# Vorliegender Textauszug
○ ○ ○

Wenn Effektivität aber bedeuten soll, die richtigen Dinge zu tun, stellt sich die Frage: Wer entscheidet, was richtig ist? Früher waren es menschliche Anführer, die diese Rolle für sich beansprucht haben. Heute ist es zunehmend Wissenschaft gepaart mit Politik. Sie ist geleitet von demokratischen Modellen und wirtschaftlicher Zweckrationalität. Und steht dabei in einem fragilen Dialog mit zum Teil ausschweifenden Organisationen und übermächtigen Global Playern. Aber ein Blick in die Nachrichten zeigt, dass auch Despoten immer noch mitmischen. Nicht nur die personifizierten, sondern auch die aus dem Hinterhalt oder in Organisationen oder mittels Bewegungen agierenden. Und das meistens gewalttätig.

○ ○ ○

# Eingabedaten
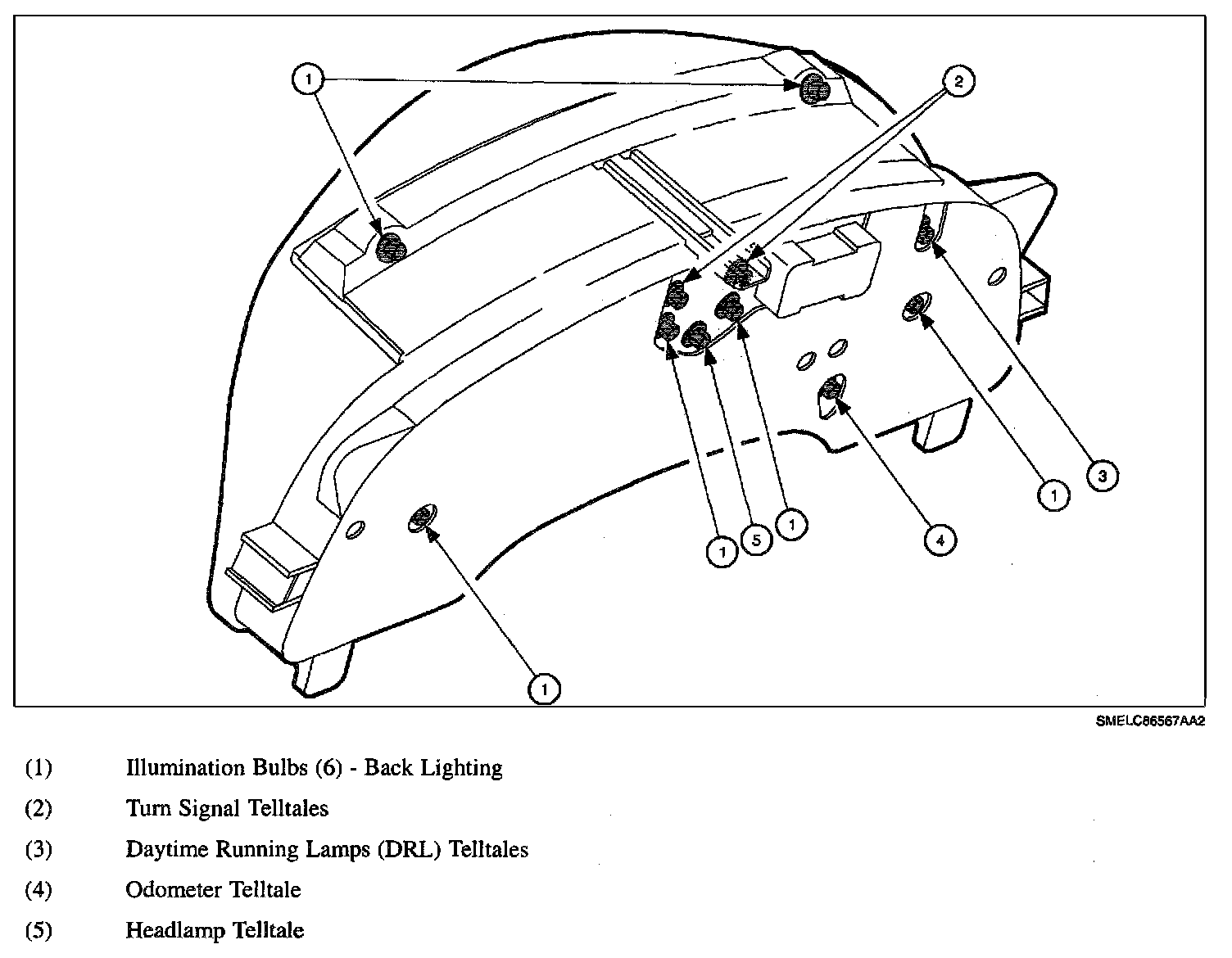 1
2
1
3
1
4
1
5
1
1

SMELC86567AA2

(1) Illumination Bulbs (6) - Back Lighting

(2) Turn Signal Telltales

(3) Daytime Running Lamps (DRL) Telltales

(4) Odometer Telltale

(5) Headlamp Telltale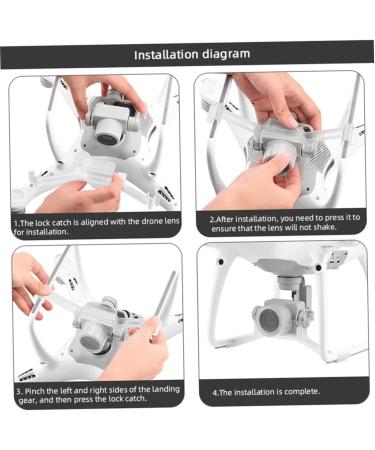 Installation diagram

1.The lock catch is aligned with the drone lens for installation.

2.After installation, you need to press it to ensure that the lens will not shake.

3. Pinch the left and right sides of the landing gear, and then press the lock catch.

4.The installation is complete.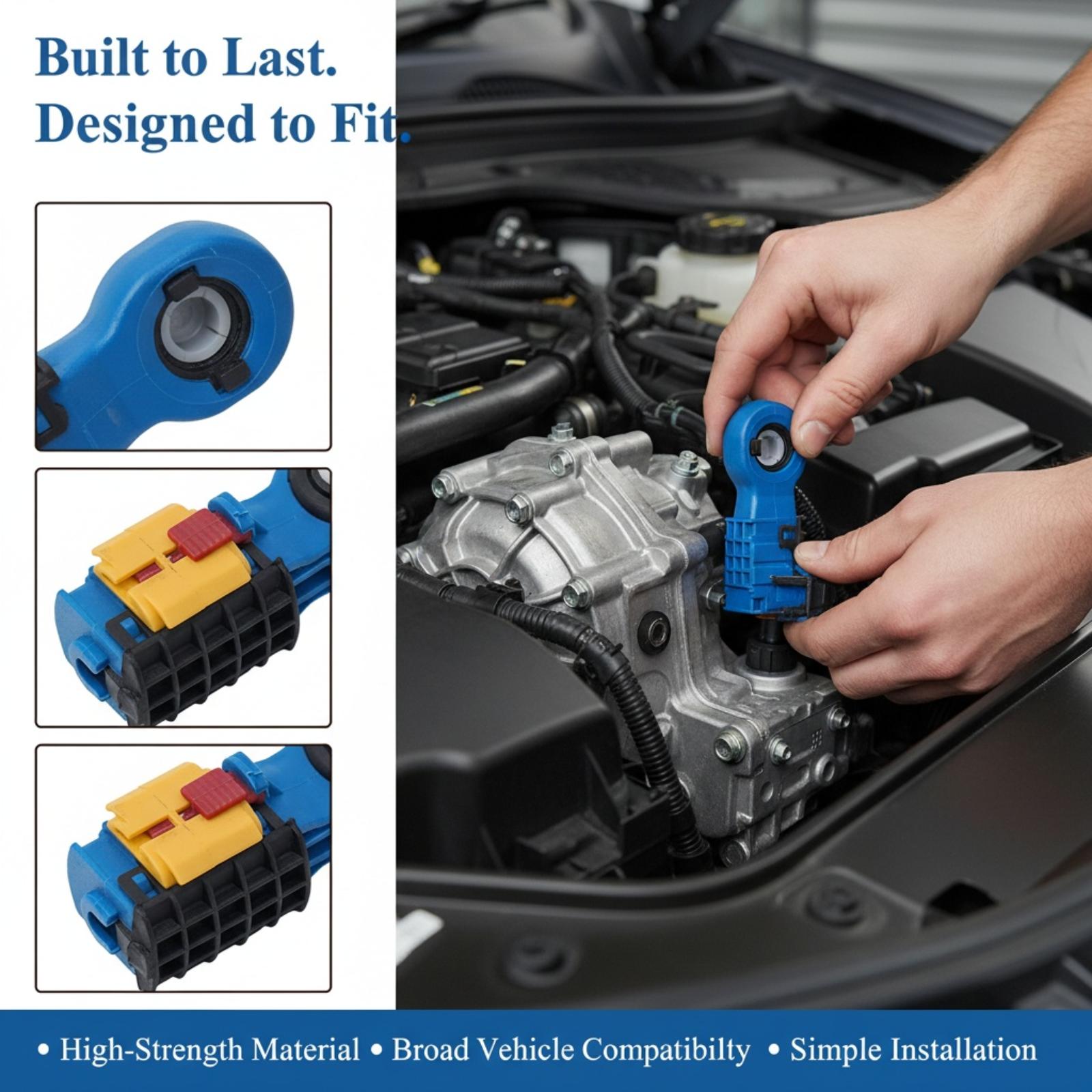 Built to Last.
Designed to Fit.

• High-Strength Material • Broad Vehicle Compatibilty • Simple Installation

○ ○ ○

# Aufgaben
1. Wer hat laut dem Textauszug früher die Rolle für sich beansprucht, zu entscheiden, was richtig ist?
2. Überarbeite bitte den Textauszug ab „Wenn Effektivität aber“ und weiter bis einschließlich „das meistens gewalttätig.“, wobei „Despoten“ durch „Tyrannen“ ersetzt wird.
Die Datensätze stammen aus einer anderen Quelle.

# Lösungen
1. Menschliche Anführer.

2.
Wenn Effektivität aber bedeuten soll, die richtigen Dinge zu tun, stellt sich die Frage: Wer entscheidet, was richtig ist? Früher waren es menschliche Anführer, die diese Rolle für sich beansprucht haben. Heute ist es zunehmend Wissenschaft gepaart mit Politik. Sie ist geleitet von demokratischen Modellen und wirtschaftlicher Zweckrationalität. Und steht dabei in einem fragilen Dialog mit zum Teil ausschweifenden Organisationen und übermächtigen Global Playern. Aber ein Blick in die Nachrichten zeigt, dass auch Tyrannen immer noch mitmischen. Nicht nur die personifizierten, sondern auch die aus dem Hinterhalt oder in Organisationen oder mittels Bewegungen agierenden. Und das meistens gewalttätig.